## TEXT SECTION

────────

In the previous post, I introduced the concept of Type-Token Ratio (TTR) and the more advanced Moving Average Type Token Ratio as a possible method to gain more insight in the text of the Voynich manuscript. I strongly recommend reading that post first, especially if you are new to these concepts. In the current post, I will assume that TTR and MATTR are understood.

Type-Token Ratio

After my first exploration of the subject, I took some time to learn better ways to process and visualize the data. Since I did not have much experience working with text statistics, I asked for help over at the Voynich.ninja forum and many people were kind enough to assist. I especially want to thank Marco Ponzi and Rene Zandbergen for their help with calculations and graphs, and their general input and interest for the project.

Current goal

What I want to do now is to find texts which match the vocabulary density of Voynichese as closely as possible. I have no idea what I’m looking for and expect that it will be difficult to find anything with Voynichese’s strange statistics, so this will be like looking for the proverbial needle in the haystack (and you don’t even know if there is a needle to begin with).

────────

## DATASET SECTION
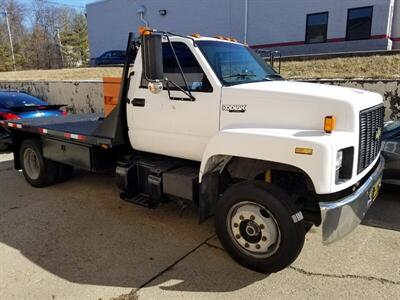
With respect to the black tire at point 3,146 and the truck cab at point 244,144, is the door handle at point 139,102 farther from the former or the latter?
the black tire at point 3,146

────────

## GOAL
Pick up the post on type-token ratios in the Voynich manuscript right after its final sentence and keep writing. The listing has nothing to do with the Voynich manuscript post.

## EXERCISE RESULT
Two tests

After experimenting for a while, I decided on two tests to determine whether or not a text is similar to the VM in its vocabulary density and distribution.

1. m500-test

The first and most straightforward test, which I will call the m500-test, measures the average type-token ratio over 500-word windows. In the literature (see post Type-Token Ratio) 500-word windows are suggested as a standard. After some first tests on the forum, we found out that the m500 value is noticeably influenced by two factors: language and text type.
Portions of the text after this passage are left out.